It's All About Practise
"Would you destroy
something perfect in order to make it beautiful?" (Gerard Way)
Otani Atsushi era un ragazzo
di vent'anni con diversi problemi d'affrontare. Primo tra tutti, la sua altezza.
Troppo basso, troppo. O per lo meno, troppo basso nei confronti di un altro
problema, ovvero, la sua ragazza, Risa Koizumi. Stavano assieme da molto tempo –
dal liceo, precisamente – fatto che non lo portava a dubitare dell'amore di lei,
ma che poneva di fronte a lui un terzo problema, il sesso. Se all'inizio gli
sembrava totalmente ridicola la scena di un bacio tra loro, negli ultimi tempi
il pensiero si era ingigantito, facendolo pensare a ben altre situazioni.
Secondo i suoi ragionamenti mentali il loro dislivello era un problema
insormontabile che rendeva qualsiasi approccio un completo disastro. E la paura
di non essere all'altezza – in ogni senso – era un fatto che lo portava a
sfuggirle; se Risa si avvicinava a lui, varcando la così detta linea di
resistenza, smetteva di fare qualsiasi
cosa, pur di farne un'altra a distanza maggiore. Se le richieste di Risa
andavano oltre un semplice bacio, cercava di soddisfarla con altri metodi. Si
trattava di una cantilena che andava avanti da molto tempo, fino al giorno
fatidico in cui lei glielo aveva chiesto chiaramente. “Facciamo l'amore.” Non era stata
una domanda, ma molto più un'affermazione, di quelle che non ammettevano
repliche. Solo fatti. E lui si era bloccato, perplesso, guardandola con sguardo
stupito. Da parte sua, lei era rimasta a fissarlo, come a volerlo sfidare in
silenzio. E alla fine, si era sciolta dal suo abbraccio, era uscita
silenziosamente di camera e non l'aveva più sentita.
“Stai
scherzando.” Nobu osservava Otani con uno sguardo colmo di disapprovazione,
scuotendo la testa e sospirando continuamente quanto fosse dispiaciuta per Risa.

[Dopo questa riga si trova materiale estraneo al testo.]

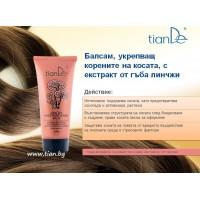 20136 Укрепващ корените балсам за коса с екстракт от гъба линчжи, 220 гр.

Otani, al contrario, fissava Nakao in cagnesco perché quando aveva espresso il
desiderio di parlare con lui, voleva farlo solo.
“Adesso
capisco perché Risa mi appariva così abbattuta, recentemente.” Sospirò la
ragazza. “Ma certo non potevo pensare che la causa fossi proprio tu.”
“Però
Nobu-chan,” Iniziò a dire Nakao, giocherrallando con una ciocca di capelli della
fidanzata. “Il problema di Otani è serio. Pensaci.”
La ragazza fissò Otani, che sembrò evaporare
dalla vergogna. “Un problema diventa tale solo se lo rendi un problema.”
Nakao la guardò con dolcezza. “E' vero, ma
immaginati la scena.” Il ragazzo si portò una mano alla base del collo. “Secondo
i miei calcoli, assumendo una posizione supina, Otani potrebbe arrivare giusto a
quest'altezza.” I due risero, ma il giovane interessato schiumò di rabbia.
“Voi
due non capite. E' un'umiliazione anche solo avervene parlato.”
“Avanti,
Otani.” Sospirò Nobu. “Possibile che tu abbia così scarsa fiducia nei confronti
di Risa? Hai parlato del tuo problema con lei? Dopotutto, l'amore si fa in due.
A meno che tu non faccia altri tipi di esercitazioni.”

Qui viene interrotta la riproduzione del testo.